For the square planar structure, neither high nor low spin states are possible (only one state) with a single unpaired electron.

2.

The nickle in this complex is a d8 ion and it has a coordination number of 4. So it is probably either square planar or tetrahedral. To estimate which, we need to fill in the CFT splitting diagrams for each with 8 electrons and ask which has a lower energy. Comparing the square planer (Figure $$\PageIndex{1}$$) splitting diagram with tetrahedral (Figure $$\PageIndex{2}$$), suggests that 8 electrons will have a net lower total energy for square planar (since the $$d_{x^2-y^2}$$ orbital is high in energy, the others are lower).

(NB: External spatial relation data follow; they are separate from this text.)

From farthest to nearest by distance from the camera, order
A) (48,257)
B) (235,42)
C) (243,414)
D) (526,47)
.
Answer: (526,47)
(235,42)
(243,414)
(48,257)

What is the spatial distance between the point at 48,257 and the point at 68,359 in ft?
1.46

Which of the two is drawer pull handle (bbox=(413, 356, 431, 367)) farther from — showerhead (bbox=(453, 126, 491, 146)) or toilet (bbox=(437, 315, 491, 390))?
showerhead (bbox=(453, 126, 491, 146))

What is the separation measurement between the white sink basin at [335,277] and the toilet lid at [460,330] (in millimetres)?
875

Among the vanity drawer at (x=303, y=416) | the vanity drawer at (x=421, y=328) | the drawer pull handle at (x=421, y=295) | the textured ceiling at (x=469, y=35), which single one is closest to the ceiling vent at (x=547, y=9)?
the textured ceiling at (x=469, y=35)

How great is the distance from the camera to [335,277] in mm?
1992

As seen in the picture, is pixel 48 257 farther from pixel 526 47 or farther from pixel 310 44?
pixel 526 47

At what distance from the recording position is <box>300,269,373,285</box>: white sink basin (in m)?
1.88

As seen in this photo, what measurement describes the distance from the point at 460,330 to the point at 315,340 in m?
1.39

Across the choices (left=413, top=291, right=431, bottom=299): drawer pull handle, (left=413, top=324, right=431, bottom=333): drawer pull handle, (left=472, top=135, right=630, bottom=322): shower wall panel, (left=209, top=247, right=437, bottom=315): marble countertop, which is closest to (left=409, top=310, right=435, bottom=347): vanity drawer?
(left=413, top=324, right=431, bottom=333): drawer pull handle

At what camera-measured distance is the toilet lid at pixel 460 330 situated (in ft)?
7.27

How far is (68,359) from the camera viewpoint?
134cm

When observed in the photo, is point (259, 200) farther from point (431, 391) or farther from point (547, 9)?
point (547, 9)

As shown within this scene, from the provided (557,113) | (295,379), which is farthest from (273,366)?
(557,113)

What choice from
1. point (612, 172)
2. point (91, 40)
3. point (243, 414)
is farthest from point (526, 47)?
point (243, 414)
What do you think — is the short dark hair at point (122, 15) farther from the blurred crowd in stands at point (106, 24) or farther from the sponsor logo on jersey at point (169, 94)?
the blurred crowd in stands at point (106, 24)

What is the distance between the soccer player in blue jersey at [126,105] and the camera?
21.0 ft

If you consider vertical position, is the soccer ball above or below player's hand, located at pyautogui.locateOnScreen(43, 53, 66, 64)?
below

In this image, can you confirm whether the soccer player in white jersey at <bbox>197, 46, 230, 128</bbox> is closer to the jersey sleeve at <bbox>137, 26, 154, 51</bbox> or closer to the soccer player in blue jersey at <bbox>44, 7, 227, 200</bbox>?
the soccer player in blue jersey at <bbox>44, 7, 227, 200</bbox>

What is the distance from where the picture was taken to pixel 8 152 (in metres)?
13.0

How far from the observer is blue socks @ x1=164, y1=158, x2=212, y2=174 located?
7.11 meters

For the square planar structure, it is a low spin complex since a high spin requires a lot of energy to promote to the $$d_{x^2-y^2}$$ orbital. Hence, there are no unpaired electrons

Exercise $$\PageIndex{1}$$

What are the geometries of the following two complexes?

1. $$[\ce{AlCl_4}]^-$$
2. $$[\ce{Ag(NH_3)_2}]^+$$
Distorting an octahedral complex by moving opposite ligands away from the metal produces a tetragonal or square planar arrangement, in which interactions with equatorial ligands become stronger. Because none of the d orbitals points directly at the ligands in a tetrahedral complex, these complexes have smaller values of the crystal field splitting energy Δt. In tetrahedral molecular geometry, a central atom is located at the center of four substituents, which form the corners of a tetrahedron. Tetrahedral geometry is common for complexes where the metal has $$d^0$$ or $$d^{10}$$ electron configuration. The CFT diagram for tetrahedral complexes has $$d_{x^2-y^2}$$ and $$d_{z^2}$$ orbitals equally low in energy because they are between the ligand axis and experience little repulsion. In square planar molecular geometry, a central atom is surrounded by constituent atoms, which form the corners of a square on the same plane. The square planar geometry is prevalent for transition metal complexes with d8 configuration. The CFT diagram for square planar complexes can be derived from octahedral complexes yet the $$d_{x^2-y^2}$$ level is the most destabilized and is left unfilled.